2) The Town of Curious Habits
Leaving the meadow behind, Spi followed the path into the forest.
She expected conversation. On her world, trees hummed with slow, deep thoughts and birds could trade a piece of gossip as easily as a seed. So she stopped before the first oak, placed a palm on its bark, and said, “Hello. I'm new here.”
Silence.
She tried a bird perched on a low branch. “Good morning,” she chirped. “Have you caught the early worm yet?” The bird chirped a response then flew off. Spi was confused. Though the bird had spoken she didn’t understand a word.
After a moment she thought, “Of course! I need to learn to speak bird.” Chuckling to herself, Spi continued to follow the path.
Presently the forest opened to a road. Paved. Cracked in places. A metal box on wheels rattled past. Blue, dented, with a tailpipe held on by a bent wire. Spi watched it disappear around a bend. “That's a car,” she recalled from her preparation. But that one sure sounds unhappy.
She walked along the shoulder. More cars passed. Some shiny. Some sputtering. One backfired and she jumped, then grinned. “Drama,” she thought. “Even the machines have personality here.”
Then she saw the sign: WELCOME TO OAK SPRINGS. POP. 4203.
Below that, someone had spray-painted: Fix the potholes.
With eager anticipation, Spi hurried down the road into town.
It was morning and the town was bustling. A woman hurried past, phone pressed to her ear. "No, I said the blue one, the one with the – hold on, I have another call." She never looked up and Spi marveled that she didn’t run into anyone. A man sat on a bench, sipping coffee out of a paper cup as he absently scrolled. A boy of about eight rode a scooter on the sidewalk, and fifty feet behind him, a woman in workout clothes jogged, eyes fixed on him like a hawk. He's eight, Spi thought. On my world, an eight-year-old would have built that scooter themselves and ridden it to the next village alone. She filed that away.
A teenager walked by, two phones in hand, a wire dangling from each ear. He muttered to himself, then mumbled “No,” to someone on the other end. Spi smiled. Talking to the absent, she realized. Like prayer, but faster.

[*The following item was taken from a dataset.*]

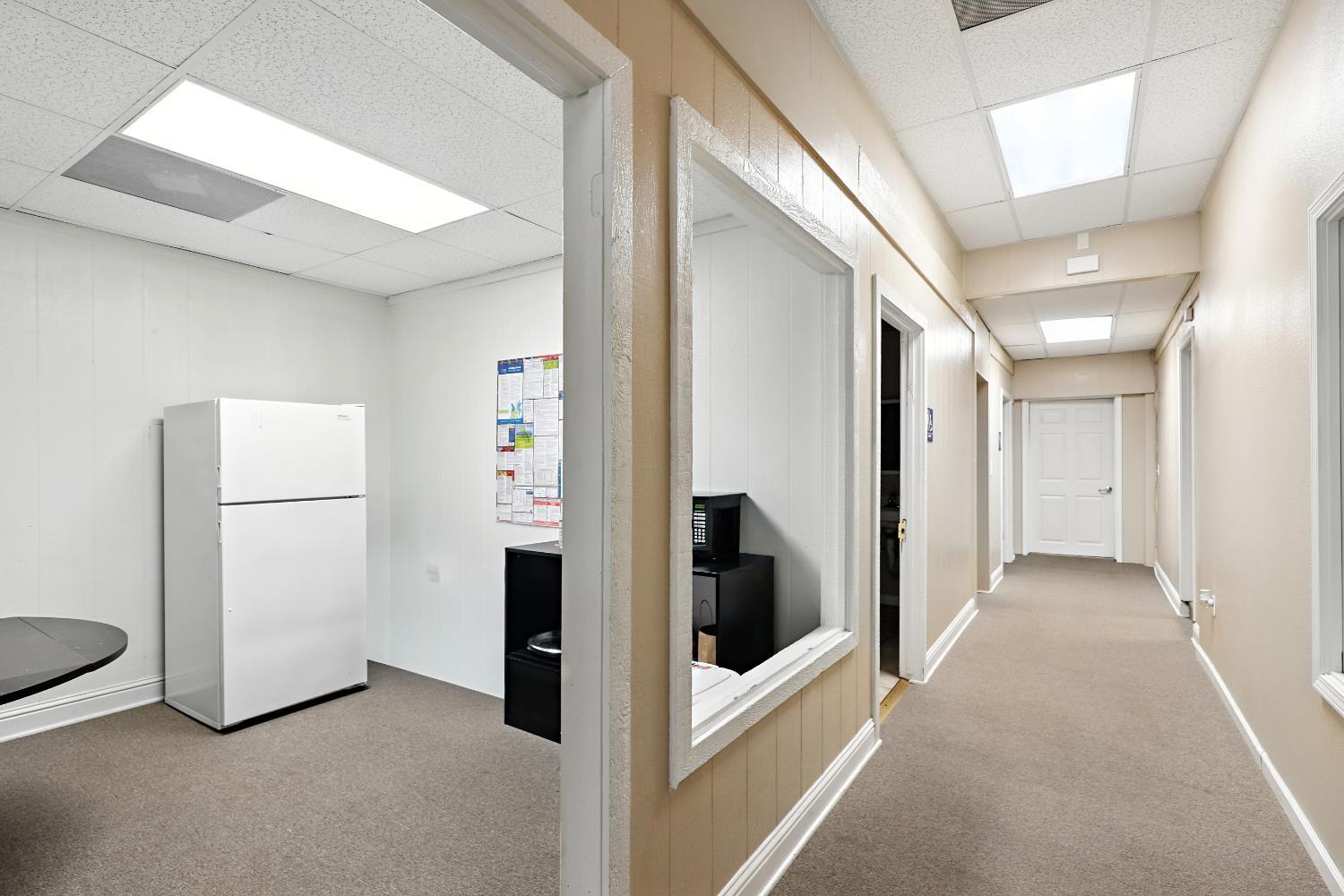 216 Robertson Blvd #B, Chowchilla, CA 93610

She passed a parking lot, slowing her pace to notice the myriad of automobiles. So many different shapes and colors! She counted 12 different brands. Cars, trucks, SUVs, just like home. But wait, something was different. One car had a trash bag for a window. Another had rust all around the wheel wells. And a third had a hood and door that didn’t match. “Wow!” Spi thought. “I sure have a lot of work to do! These people haven’t even learned how to create basic car repair.” She took a mental note, “what you drive is a reflection of your identity.” For a brief moment she wondered if maybe the person with the trash bag window actually wanted it that way. “No,” she told herself firmly. “These people really don’t get it… Yet.”
Spi looked up as a drone buzzed overhead. Then another. They carried small boxes, deliveries, she guessed. On her world, people delivered things in person because they liked the excuse to see each other. Here, they send machines, she observed. And then they wonder why they feel lonely.
Turning right out of the center of town she came across a small park. A father pushed a toddler on a swing, but the father kept glancing at his watch and then at his phone. The toddler said, "Higher!" The father said, "In a minute, sweetie," and didn't move.
Spi sat on a bench across from them. She watched. She didn't judge – she was here to learn, not lecture. But she noticed. The fear. The hurry. The way everyone seemed to be looking at a screen instead of one another.
A squirrel ran past her feet. She whispered, "Do you know a good place to sit and think?" The squirrel chattered and climbed a tree.
Still learning the language, she reminded herself.
She stood up and looked down the street. This must be the business district, with coffee shops, a library, a grocery store with a cracked sign, a church and a barbershop with a red-and-white pole. Spi realized she hadn’t had breakfast yet. Spotting a cute looking cafe, Spi turned toward it and as she crossed the street she projected a single thought, “breakfast, paid for.” Almost instantly a $20 appeared on the sidewalk, slowly tumbling in the breeze. She picked it up and looked around, seeing if she could find the owner. She tried to ask a couple people but they were so intent on where they were going or lost in their phones that they completely ignored her. Smiling, Spi did a half skip and stuffed the $20 in her pocket. “Identity just bought me breakfast,” she thought. “Just like at home.”